Where Cautious Consumers Are Causing Chaos

As Americans rein in spending, BusinessWeek looks at three key industries that are taking significant hits

Cutting costs has become an obsession for many consumers. With home prices falling and layoffs rising, many in the U.S. and around the world are seeking creative ways to save more.

U.S. consumers saved $545.5 billion in January, the Bureau of Economic Analysis said Mar. 2. That's a savings rate of 5%, up from just 0.1% one year before. Expensive, one-time purchases seem to be the first to go. So, new auto and home sales have plunged, while casinos and resorts see fewer visitors.

But much emphasis also is being placed on reducing daily and monthly expenditures. (Last August, BusinessWeek offered its own tips on reducing your regular spending.)

For investors tracking this trend, it's become apparent that this spending slowdown is not hitting every firm equally.

Sales at discounters like Wal-Mart (WMT) or Family Dollar Stores (FDO) are holding up well. Investors have spared the stocks from the significant damage suffered by other retailers, with Wal-Mart shares down just 5.5% in the past year and Family Dollar's stock actually higher by 59%.

However, tightfisted consumers are having serious effects on companies in industries that serve the better-heeled. BusinessWeek surveyed analysts who cover three industries that are prime recipients of discretionary spending—makers of alcoholic beverages, operators of health clubs, and luxury-goods manufacturers—to gauge the effects of the spending slowdown.

Alcoholic-Beverage Firms: Low Spirits

Consumers are still drinking, but they're drinking differently, says Esther Kwon, a Standard & Poor's equity analyst who covers brewers and distillers.

Shares of Brown-Forman (BFA) fell almost 10% on Mar. 10 after an earnings report that showed disappointing sales for its pricier Southern Comfort and Jack Daniel's whiskey brands.
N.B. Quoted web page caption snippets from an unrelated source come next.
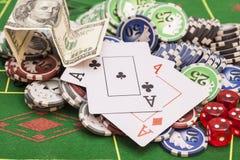 Microplaquetas de pôquer, dinheiro, cartões de jogo Fotografia de Stock Royalty Free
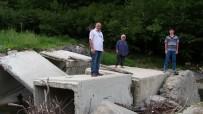 Taşan Dere Mahallenin Tek Ulaşımı Olan Köprüyü Yıktı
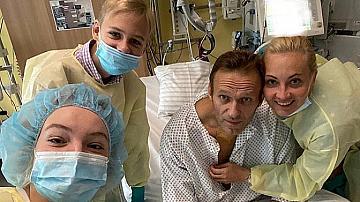 """Навални с първи пост:""""Дишам сам"""""""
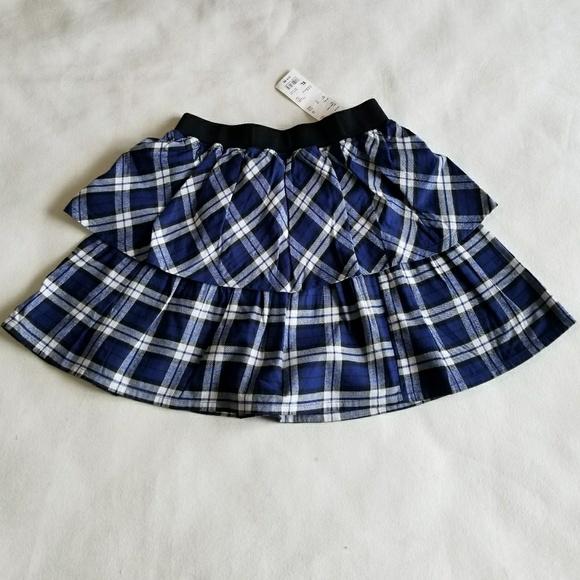 70f95a2226 Uniqlo Bottoms   Kids Girls Flannel Check Skirt   Poshmark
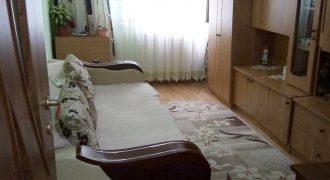 Apartament 2 camere, decomandat, Cetate, etajul 2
It's part of a shift toward cheaper drink options among consumers, Kwon says.

"People are not going out as much and, when they do, they're buying lower-priced drinks," she says. Customers might choose less fancy vodka in their mixed drinks, or order a beer instead.

This follows trends in previous recessions. Natixis Securities analyst Francois Digard notes that the U.S. beer market was relatively unchanged in the 2000 recession. Beer volumes fell 4.5% in the 1991 downturn, but spirits dropped 8.5% and wine volume fell 10.2%.

"Trading down always happens" in downturns, Kwon says. But, "this time it's [happening] a little faster than people had expected."

Health Clubs: Feeling the Burn

Another place consumers can cut back is on monthly charges like health clubs.

Morgan Keegan analyst John Lawrence downgraded Life Time Fitness (LTM) last month, saying he "remain[ed] concerned on the sustainability of membership growth."

By opening new clubs and offering aggressive sales, Life Time continues to boost membership numbers. But other trends are troubling. Attrition at Life Time clubs—the number of members not renewing memberships—has risen over the last four quarters, from 35% to 38% to 41% and to 42.3% last quarter.

Another smaller firm, Town Sports International (CLUB)—which operates urban Sports Clubs in Boston, New York, Philadelphia, and Washington, D.C.—saw its stock drop 12.8% when it reported earnings on Mar. 3.